Back to 9/96 Features: Surf's Up
Up to Table of Contents
Ahead to 9/96 Reviews What's Hot: NEC SuperScript 860 printer

9/96 Head to Head: Speech-Recognition Software

Listing of September 1996 Reviews

Friends, Romans, PCs: Lend Me Your Ears

  • Coming Soon to a PC Near You

    By James E. Powell, Northwest Bureau Editor

    Back in the Stone Age, you dictated a memo to your secretary. Today, you can dictate it to your word processor, thanks to speech-recognition software. Although they're often classed as aids to the disabled user, or as tools available only to narrowly defined professions, these speech-to-text products are about to hit the mainstream.

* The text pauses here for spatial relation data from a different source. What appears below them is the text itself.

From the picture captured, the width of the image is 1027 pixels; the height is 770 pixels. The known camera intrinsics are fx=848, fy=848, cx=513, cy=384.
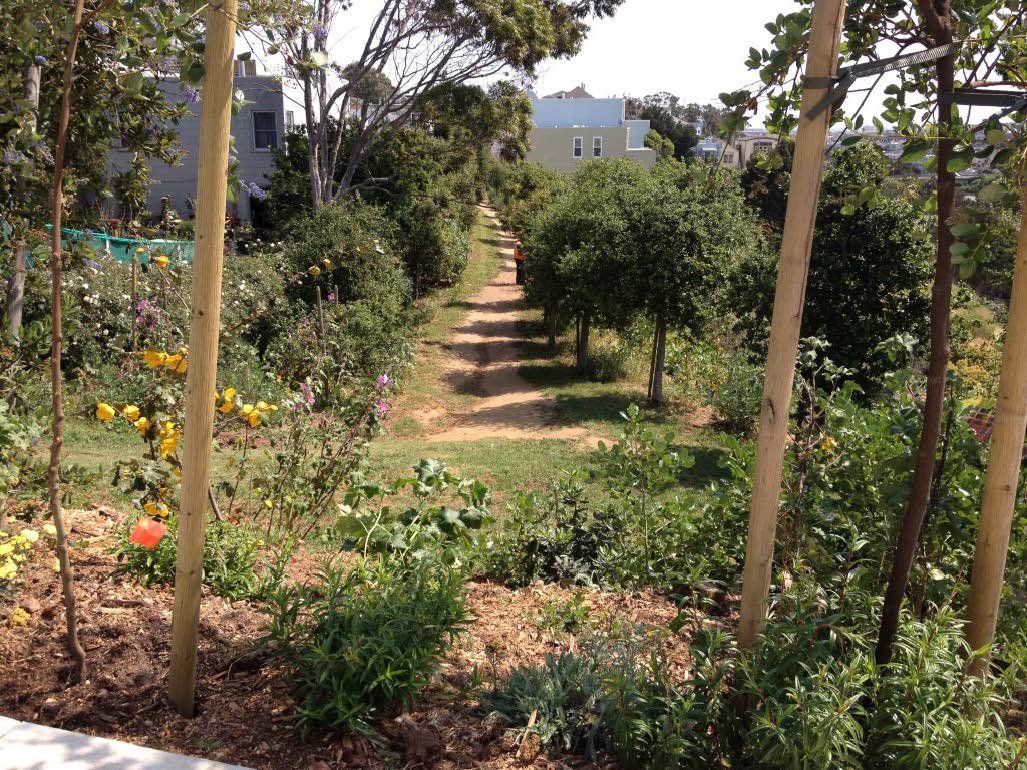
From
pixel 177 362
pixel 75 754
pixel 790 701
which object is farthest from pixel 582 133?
pixel 75 754

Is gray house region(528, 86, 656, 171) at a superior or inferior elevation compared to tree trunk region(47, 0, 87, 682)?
superior

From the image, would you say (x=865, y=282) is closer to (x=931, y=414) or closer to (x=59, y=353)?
(x=931, y=414)

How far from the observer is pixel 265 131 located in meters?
25.9

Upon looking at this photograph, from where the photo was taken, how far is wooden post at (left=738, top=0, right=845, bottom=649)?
215cm

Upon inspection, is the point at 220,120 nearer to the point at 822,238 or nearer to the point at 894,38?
the point at 894,38

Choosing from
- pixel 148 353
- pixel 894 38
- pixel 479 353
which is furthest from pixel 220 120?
pixel 479 353

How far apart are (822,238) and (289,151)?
16.8 m

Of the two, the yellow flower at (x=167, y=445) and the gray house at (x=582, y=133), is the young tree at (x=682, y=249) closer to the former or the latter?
the yellow flower at (x=167, y=445)

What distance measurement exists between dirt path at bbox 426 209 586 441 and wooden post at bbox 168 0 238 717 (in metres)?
10.1

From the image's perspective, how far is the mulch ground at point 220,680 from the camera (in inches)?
88.5

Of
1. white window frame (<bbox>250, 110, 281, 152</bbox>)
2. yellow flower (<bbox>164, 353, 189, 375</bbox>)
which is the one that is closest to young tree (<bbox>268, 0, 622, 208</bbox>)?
white window frame (<bbox>250, 110, 281, 152</bbox>)

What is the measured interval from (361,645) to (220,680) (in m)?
0.52

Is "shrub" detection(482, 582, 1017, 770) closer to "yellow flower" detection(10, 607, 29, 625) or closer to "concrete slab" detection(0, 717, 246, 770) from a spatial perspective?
"concrete slab" detection(0, 717, 246, 770)

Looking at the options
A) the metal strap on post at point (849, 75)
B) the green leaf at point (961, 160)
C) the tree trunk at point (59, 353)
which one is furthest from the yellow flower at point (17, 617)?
the green leaf at point (961, 160)
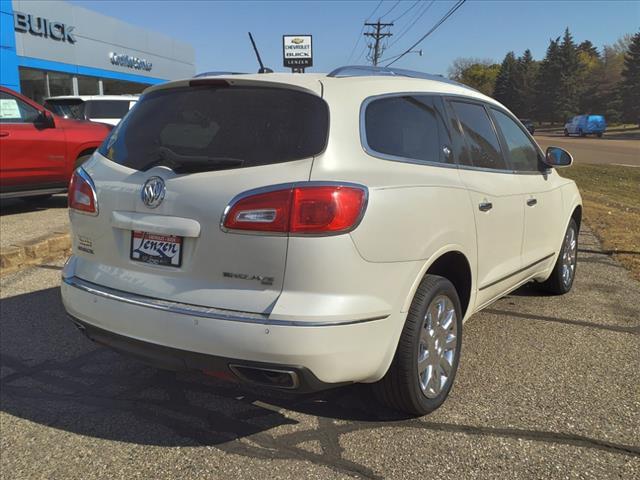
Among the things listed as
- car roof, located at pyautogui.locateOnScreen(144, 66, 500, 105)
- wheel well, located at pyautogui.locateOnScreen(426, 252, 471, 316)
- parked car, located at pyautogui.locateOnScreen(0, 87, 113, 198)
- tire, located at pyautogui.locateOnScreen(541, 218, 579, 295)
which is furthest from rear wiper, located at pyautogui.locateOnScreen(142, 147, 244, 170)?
parked car, located at pyautogui.locateOnScreen(0, 87, 113, 198)

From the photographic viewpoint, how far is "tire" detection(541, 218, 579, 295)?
16.9 feet

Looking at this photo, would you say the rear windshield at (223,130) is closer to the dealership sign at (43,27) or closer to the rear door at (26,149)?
the rear door at (26,149)

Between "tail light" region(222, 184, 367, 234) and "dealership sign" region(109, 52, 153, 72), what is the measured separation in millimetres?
28625

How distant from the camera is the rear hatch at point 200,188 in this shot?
252 centimetres

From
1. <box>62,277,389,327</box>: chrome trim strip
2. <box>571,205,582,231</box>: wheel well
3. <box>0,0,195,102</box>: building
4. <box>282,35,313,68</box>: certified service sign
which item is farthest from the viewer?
<box>282,35,313,68</box>: certified service sign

    I examined the latest products from two category leaders, Kurzweil's Voice 2.0 and IBM's VoiceType Dictation 3.0 for Windows 95, and found they've gone from being yesterday's playthings to today's everyday tool. Both make it possible to "speak" your text more quickly and-most important-more accurately than you can input it on a keyboard. I type more than 70 words per minute but I can dictate much faster, without worrying about spelling errors. These two products are stunningly accurate and, frankly, a lot of fun to use.

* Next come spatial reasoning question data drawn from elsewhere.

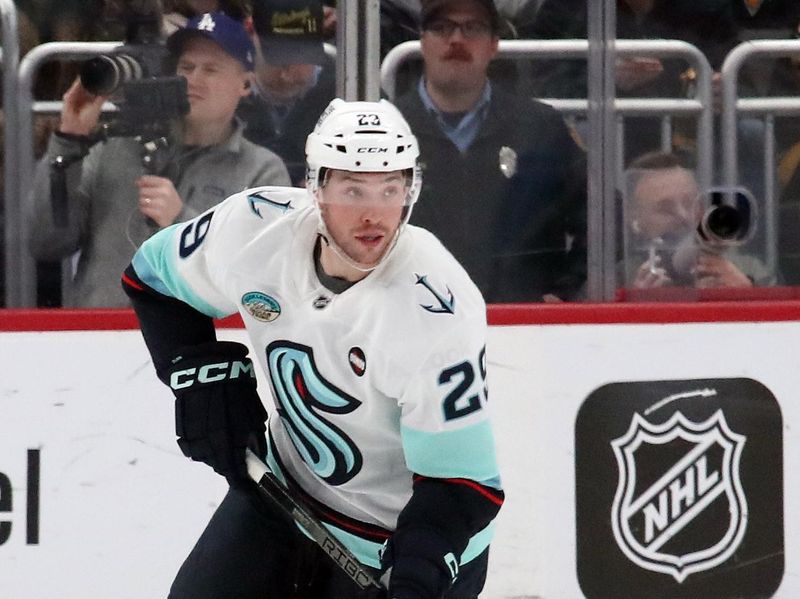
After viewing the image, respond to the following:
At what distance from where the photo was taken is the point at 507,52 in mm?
3502

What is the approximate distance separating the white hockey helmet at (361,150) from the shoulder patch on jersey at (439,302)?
→ 0.07m

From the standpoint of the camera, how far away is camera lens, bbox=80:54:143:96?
3418 mm

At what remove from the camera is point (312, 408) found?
258 cm

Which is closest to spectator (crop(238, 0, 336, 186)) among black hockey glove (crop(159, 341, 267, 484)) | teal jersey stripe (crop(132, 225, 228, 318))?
teal jersey stripe (crop(132, 225, 228, 318))

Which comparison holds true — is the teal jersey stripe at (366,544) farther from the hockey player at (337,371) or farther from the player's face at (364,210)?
the player's face at (364,210)

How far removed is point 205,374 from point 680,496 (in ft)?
4.40

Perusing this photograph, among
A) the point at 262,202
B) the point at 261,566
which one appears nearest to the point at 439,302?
the point at 262,202

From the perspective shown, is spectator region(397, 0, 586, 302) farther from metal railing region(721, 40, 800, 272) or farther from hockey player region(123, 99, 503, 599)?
hockey player region(123, 99, 503, 599)

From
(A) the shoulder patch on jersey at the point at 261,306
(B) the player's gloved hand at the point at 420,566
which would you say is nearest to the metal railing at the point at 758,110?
(A) the shoulder patch on jersey at the point at 261,306

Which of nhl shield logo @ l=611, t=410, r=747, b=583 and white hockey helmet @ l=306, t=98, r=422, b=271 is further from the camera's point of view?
nhl shield logo @ l=611, t=410, r=747, b=583

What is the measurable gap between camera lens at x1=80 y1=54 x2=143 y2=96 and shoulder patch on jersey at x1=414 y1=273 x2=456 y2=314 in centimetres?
119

    Each product supplies a microphone headset that you plug into your sound card. You install the software, strap on the headset and begin talking. While both products can be used out of the box, the best results come after you "enroll" the system, training it to recognize your own peculiarities of speech. After enrollment, the software will compile your speaker profile, which took about an hour on my AST Pentium 200. But training doesn't stop there; the programs continue to learn as you dictate.

    Kurzweil Voice starts its enrollment session by asking you for a volume check. It tests for background noise and voice level, then has you pronounce a series of 33 numbers and 400 simple words that emphasize a variety of hard-to-catch sounds such as "p" and "d." I spent about 35 minutes at it, and by the 100th word I was growing weary.

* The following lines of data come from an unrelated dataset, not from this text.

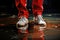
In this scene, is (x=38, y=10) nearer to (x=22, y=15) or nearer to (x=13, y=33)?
(x=22, y=15)

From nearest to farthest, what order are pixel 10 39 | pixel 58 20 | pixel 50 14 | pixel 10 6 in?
1. pixel 10 39
2. pixel 58 20
3. pixel 50 14
4. pixel 10 6

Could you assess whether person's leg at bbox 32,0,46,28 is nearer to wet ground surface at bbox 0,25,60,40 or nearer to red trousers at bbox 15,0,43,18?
red trousers at bbox 15,0,43,18

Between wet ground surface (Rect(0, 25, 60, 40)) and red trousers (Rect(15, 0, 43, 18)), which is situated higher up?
red trousers (Rect(15, 0, 43, 18))

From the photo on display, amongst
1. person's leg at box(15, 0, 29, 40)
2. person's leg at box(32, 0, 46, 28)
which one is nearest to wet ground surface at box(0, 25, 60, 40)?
person's leg at box(15, 0, 29, 40)

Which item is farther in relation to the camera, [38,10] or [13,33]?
[38,10]

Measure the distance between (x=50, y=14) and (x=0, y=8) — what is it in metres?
0.97

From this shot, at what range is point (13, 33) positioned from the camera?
2.04 meters

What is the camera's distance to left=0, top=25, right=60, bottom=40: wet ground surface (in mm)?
1889

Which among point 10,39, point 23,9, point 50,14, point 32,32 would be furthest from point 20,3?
point 50,14

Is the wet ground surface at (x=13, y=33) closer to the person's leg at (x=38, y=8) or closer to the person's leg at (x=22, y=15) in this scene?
the person's leg at (x=22, y=15)

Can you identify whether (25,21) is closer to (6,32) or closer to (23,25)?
(23,25)

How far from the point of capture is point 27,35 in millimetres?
1952

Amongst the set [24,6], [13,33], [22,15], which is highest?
[24,6]

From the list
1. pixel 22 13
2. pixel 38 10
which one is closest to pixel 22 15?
pixel 22 13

    VoiceType asks you to speak sentences, a more natural process, and you can choose to enroll with different levels of intensity. Of course, the more you speak, the more accurate the results. During the last stages, you're reading a ghost story by Mark Twain. It's certainly more interesting than reciting words and numbers, but a really thorough training job with VoiceType takes about 90 minutes.

    Both systems offer two dictation styles, depending on what you're doing. You give system commands using continuous dictation, without pauses between words. To put text on the screen, you need to practice "discrete" dictation, that is, adding a sharp, short pause between each word-"as.if.they.were.separated.by.periods"-which gives the software definite starting and stopping points. The documentation insists that you need only about a one-sixth-second pause between your words; in my tests, more like a half-second pause was required.

    Once I'd enrolled them, I tested both programs by dictating a variety of documents into Microsoft Word, using the microphone in each package and the same computer and Sound Blaster-compatible sound system.

    As you speak into the microphone, Kurzweil Voice displays your words in a small window. It offers numbered suggestions for sounds it doesn't understand, and you choose the correct word from the list by saying, for instance, "Take 2" to accept the second choice. If the program can't come up with the proper word, you can type it in yourself. Either way, the software will store the sounds and word for future reference, in effect training itself.

    At first, it's tempting to simply type the correct word into your word processor and go on, but this bypasses the ongoing (re)training portion of the program. Instead you must tell Voice to "delete that," watch it erase the word, and then start over.

    There are dozens of commands to simulate keys or move around an application, too: "Enter key," "down arrow" and "page down" do just what you'd expect. You can move to the next word or page, to the beginning of the paragraph, or to the top of the document. "Open Word" started Word and opened a new document. I didn't even have to tell Voice where Word was located. You can toggle the microphone on and off by pressing Ctrl+Alt or clicking on the microphone icon, or by saying "Stop listening." Just say "Listen to me" to resume dictation.

    IBM VoiceType's installation adds two buttons to the Word toolbar plus a Dictation menu. The program works with "trigrams," groups of three words, rather than individual words, which gives it the ability to do limited context checking. For example, it can select the correct homonym (two, to, too) for "far too much." But this can be disconcerting, especially when the program goes back to correct something you spoke two or three words ago.

    VoiceType also lets you go back and retrain your system on any of the last 20 words you've spoken. There is no pop-up window of alternatives as you dictate, so when you want to make a change, you have to select a menu option or right-click on the word. VoiceType stops dictation mode and plays back your voice for the selected word; you choose from a list of alternatives (or type the word yourself) and then resume dictating. It's a more time-consuming process, and since it isn't voice-controlled, you must frequently switch between voice and keyboard.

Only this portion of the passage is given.